W3C

XML 1.1

W3C Working Draft 25 April 2002

This Version:
http://www.w3.org/TR/2002/WD-xml11-20020425/
Latest Version:
http://www.w3.org/TR/xml11/
Previous Version:
http://www.w3.org/TR/2001/WD-xml11-20011213/
Editors:
John Cowan, Reuters < jcowan@reutershealth.com >

Abstract

This document describes XML 1.1, a deliverable of the XML Core Working Group as defined in the XML Blueberry Requirements . XML 1.1 was formerly known as XML Blueberry. This document takes the form of a series of alterations to the XML 1.0 Recommendation [XML1.0], and its numbered sections correspond to those of the XML 1.0 Recommendation. Sections of that Recommendation that do not appear in this document remain unchanged in XML 1.1.

Status of this Document

This section describes the status of this document at the time of its publication. Other documents may supersede this document. The latest status of this document series is maintained at the W3C.

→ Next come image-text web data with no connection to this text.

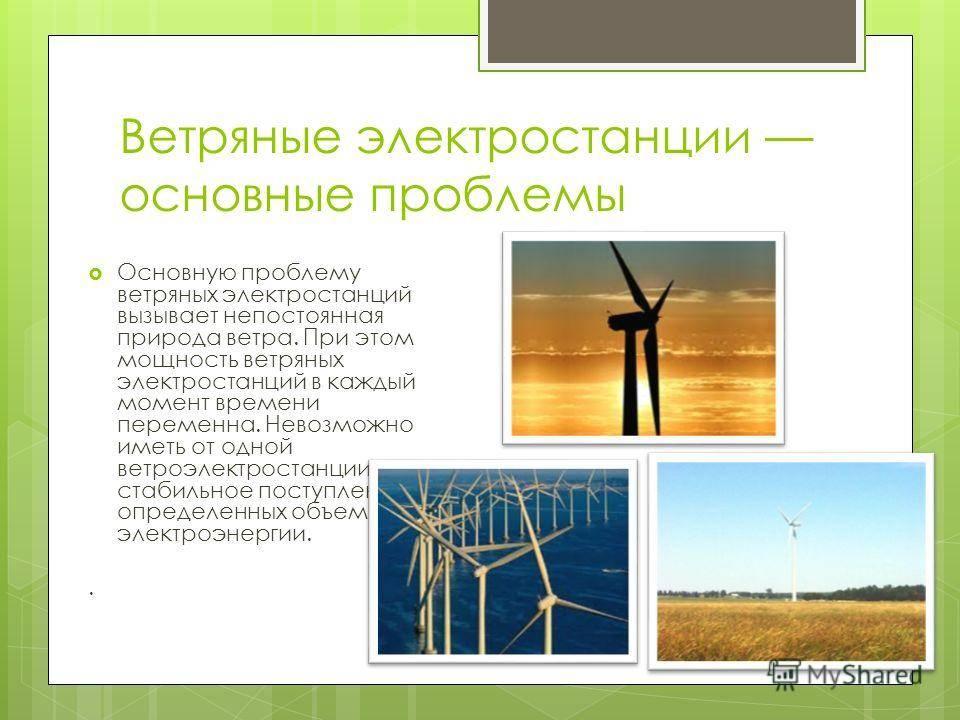 Основные виды ветрогенераторов: вертикальные, горизонтальные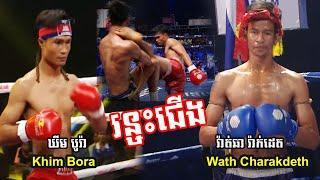 Khim Bora Cambodia Vs Wathcharadeth, Thailand, Khmer Warrior Boxing CNC TV Boxing 19 August 2018
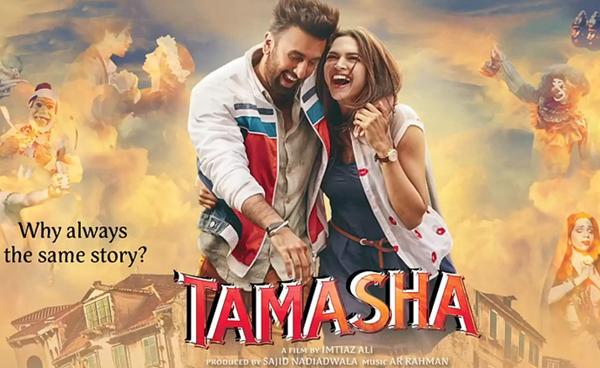tamasha-feature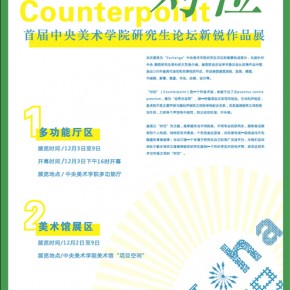 01 Poster of Counterpoint: Cutting-edge Exhibition of Works by Postgraduates from CAFA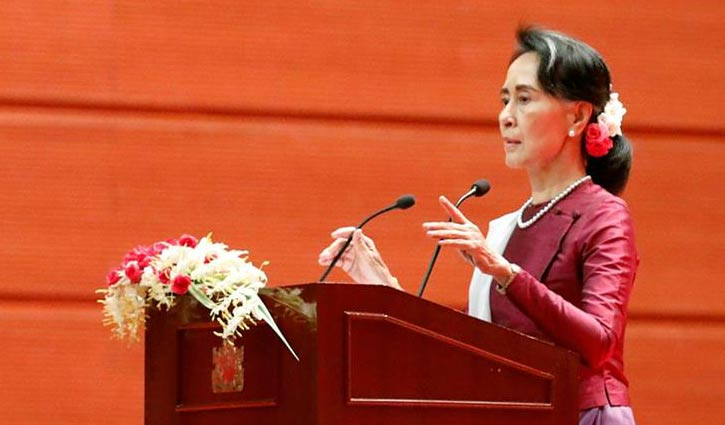 Suu Kyi does not fear global 'scrutiny' over Rohingya crisis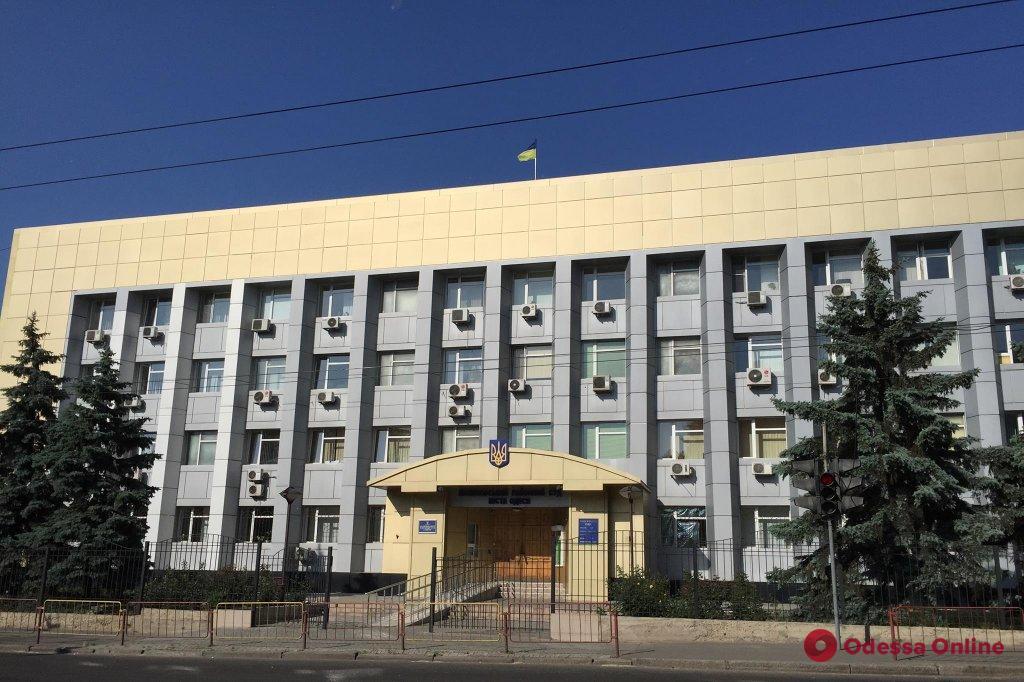 В Одессе «заминировали» суд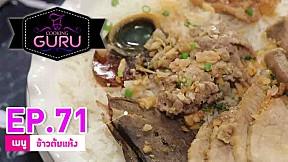 Cooking Guru l EP.71 l เมนูข้าวต้มแห้ง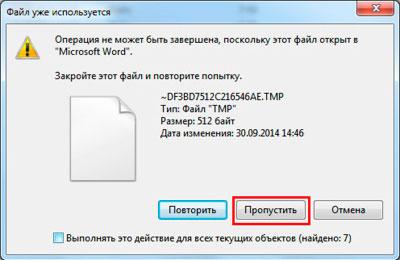 Уведомление о том, что файл используется и его невозможно удалить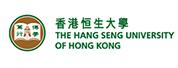 香港恒生大学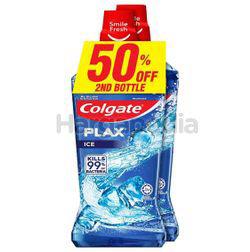 Colgate Plax Ice Mouthwash 2x750ml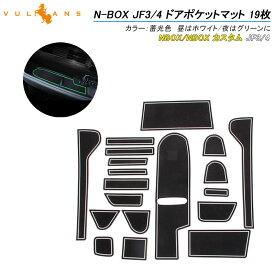 新型 NBOX N BOX N-BOX カスタム JF3 JF4 ドアポケットマット ゴムゴムマット インナーマット 19枚 滑り止めシート 蓄光 カスタム ドレスアップ アクセサリー
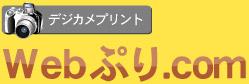 Webぷり.com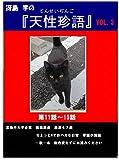 SAEJIMAGAKUNOTENSEICHINGO: YUMOATANPENSHOUSETU (Japanese Edition)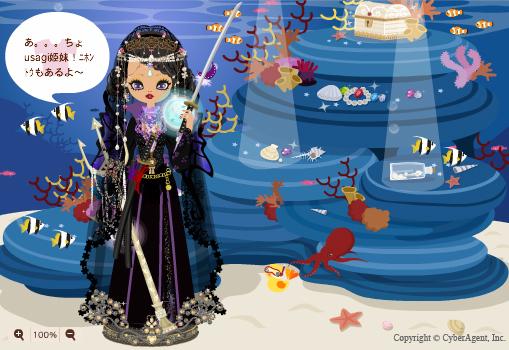 ブログ魔女コーデ画像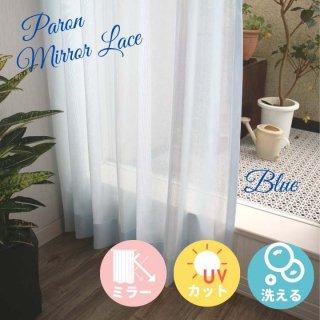 9色から選べるシンプルな無地ミラーレースカーテン。ご家庭でお洗濯ができて取扱いが簡単。【FA0195 Paron パロン  BL ブルー】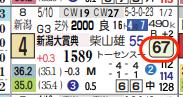 hc03202411-8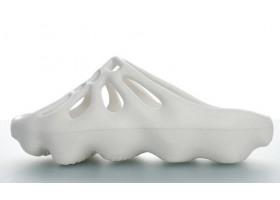 Adidas Yeezy 450 Slide White WD686F
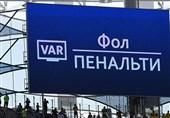 جام جهانی 2018 | بلاتر: امیدوارم VAR بازی فینال را خراب نکند/ کرواسی بزرگترین شگفتی تاریخ است
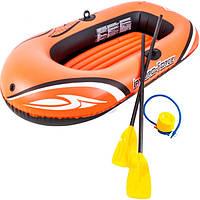 Лодка надувная с насосом Bestway 61062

This is a Last Call Working Draft of the XML Core Working Group (member only), for review by W3C members and other interested parties. This document has been produced as part of the XML Activity , and may eventually be advanced toward W3C Recommendation status.

Being a Working Draft document, this specification may be updated, replaced, or obsoleted by other documents at any time. The test cases described and referred to in this document may also be updated, replaced or obsoleted at an any time. It is therefore inappropriate to use W3C Working Drafts as reference material or to cite them as other than "work in progress". A list of current W3C working drafts can be found at http://www.w3.org/TR/ .

This draft document will be considered by the W3C and its members according to W3C process. This document is made public for the purpose of receiving comments that inform the W3C membership and staff on issues likely to affect the implementation, acceptance, and adoption of XML 1.1.

While this and subsequent drafts of this specification will be written as a series of alterations to the XML 1.0 Recommendation to facilitate editing and review, it is likely that the final XML 1.1 Recommendation will take the form of an integral revision of the XML 1.0 specification.

We explicitly invite comments on this draft. The Last Call review period ends at 2359Z on 28 June 2002.  Comments should be sent to www-xml-blueberry-comments@w3.org . This is the preferred method of providing feedback. Public comments and their responses can be accessed at http://lists.w3.org/Archives/Public/www-xml-blueberry-comments/ .


Table of Contents


Introduction

The W3C's XML 1.0 Recommendation was first issued in 1998, and despite the issuance of many errata culminating in a Second Edition of 2000, has remained (by intention) unchanged with respect to what is well-formed XML and what is not. This stability has been extremely useful for interoperability. However, the Unicode Standard on which XML 1.0 relies for character specifications has not remained static, evolving from version 2.0 to version 3.1 and beyond. Characters not present in Unicode 2.0 may already be used in XML 1.0 character data. However, they are not allowed in XML names such as element type names, attribute names, enumerated attribute values, processing instruction targets, and so on. In addition, some characters that should have been permitted in XML names were not, due to oversights and inconsistencies in Unicode 2.0.

The overall philosophy of names has changed since XML 1.0. Whereas XML 1.0 provided a rigid definition of names, wherein everything that was not permitted was forbidden, XML 1.1 names are designed so that everything that is not forbidden (for a specific reason) is permitted. Since Unicode will continue to grow past version 3.1, further changes to XML can be avoided by allowing almost any character, including those not yet assigned, in names.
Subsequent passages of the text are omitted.